[Page text]
Nigeria is famously notorious for borrowing concepts from elsewhere, distorting the meaning and intention of the original users to suit certain interests, and carrying on as though everything is right. Take for instance, the concept of ‘federation’ currently adopted to disguise the practice of absolute dictatorship of the oriental despotic brand in ancient Babylon and Persia which is currently the practice in Nigeria. Same goes for the concept “nation”, which is used in reference to Nigeria, whereas we are in fact a multi-national, multi-cultural, heterogeneous state superstructure.

But even more disturbing is the gradual acceptance of the 1999 Constitution as the “grundnorm” of the country, such that it is assumed that the constitution justifies itself and that all queries regarding the propriety and legitimacy of the constitution is simply unnecessary.

Indeed, the terms “Nigerian Constitution” and “Grundnorm” are now so frequently used interchangeably that it is taken for granted that they mean the same thing. Judgments have been given, even at the Supreme Court level by the most regarded judges in the country on this presupposition!

At summits, conferences, political rallies, etc., speeches have been delivered, conclusions reached and communiqués written on this supposed synonymy of both terms.

But nowhere did the Austrian jurist and philosopher Hans Kelsen, who originated the concept, equate it with the constitution of any country, least of all Nigeria. So how did Nigerians, educated Nigerians for that matter, come to this very strange reductionist and simplistic interpretation?

 Is it so deliberately taught to law students in law departments across the country’s universities and in law schools to cover up a point? Is it innocent pitiable ignorance? Or is it simply a conspiracy to misinform the people and continue to give a sense of legitimacy to a warped union surviving on corruption, injustice and callous denial of a people’s natural right to self-determination and management of their lives, destinies and resources?

On the Concept of the Grundnorm

Hans Kelsen (1881-1973) was an Austrian jurist and philosopher who was greatly influenced by the philosophic thoughts of Immanuel Kant (1732-1804). Kelsen originated the term “grundnorm”, a German term meaning “basic norm” to ground the justification for law on a solid anchor. Kelsen’s argument is that all laws and constitutions are creations of men and no creation of man can justify itself. There must be a background, a basis that not only explains the character and content of human laws but legitimizes them. It is such “grundnorms” that validates positive laws scripted in constitutions.

[Task details] Carry on the essay about Nigeria's constitution and Kelsen's grundnorm, starting right after its last sentence.

[Extracted entries]
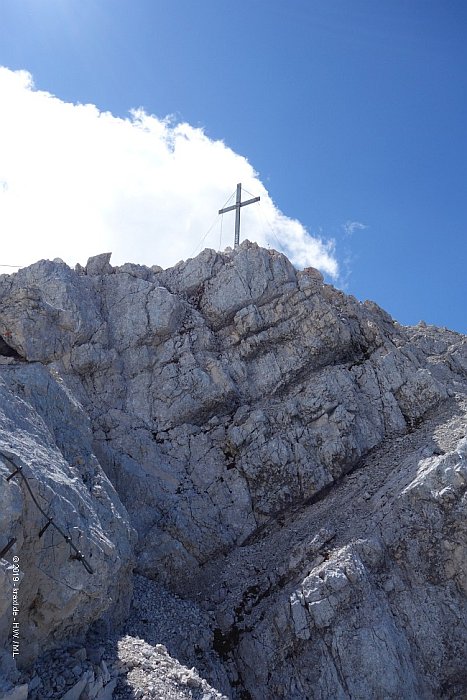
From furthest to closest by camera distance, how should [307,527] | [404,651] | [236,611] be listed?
==
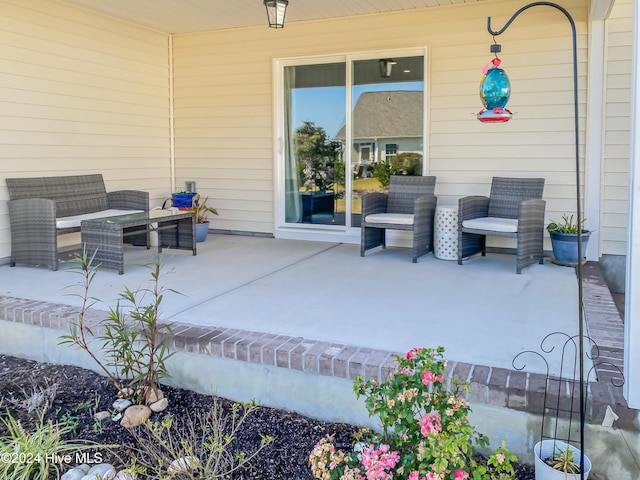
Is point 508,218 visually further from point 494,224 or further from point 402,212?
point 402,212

[Response]
Kelsen was in a sense following David Hume’s (1711-1776) idea that we cannot derive an “ought” from an “is”. If all the premises of an argument are descriptive, telling us that this or that is the case, there cannot follow a prescriptive conclusion from it. Kelsen thus observed that the actions and events that constitute the enactment of law are all within the sphere of what “is” the case; they are all within the sphere of actions that take place in the world. But at the same time, legal norms tend to be prescriptive; they purport to guide, rather than describe conduct.

Thus, to get an “ought” type of conclusion from a set of “is” premises, one must probe higher to a pristine first premise, hence the notion of the “grundnorm”, a supposed higher law from which the positive laws spring.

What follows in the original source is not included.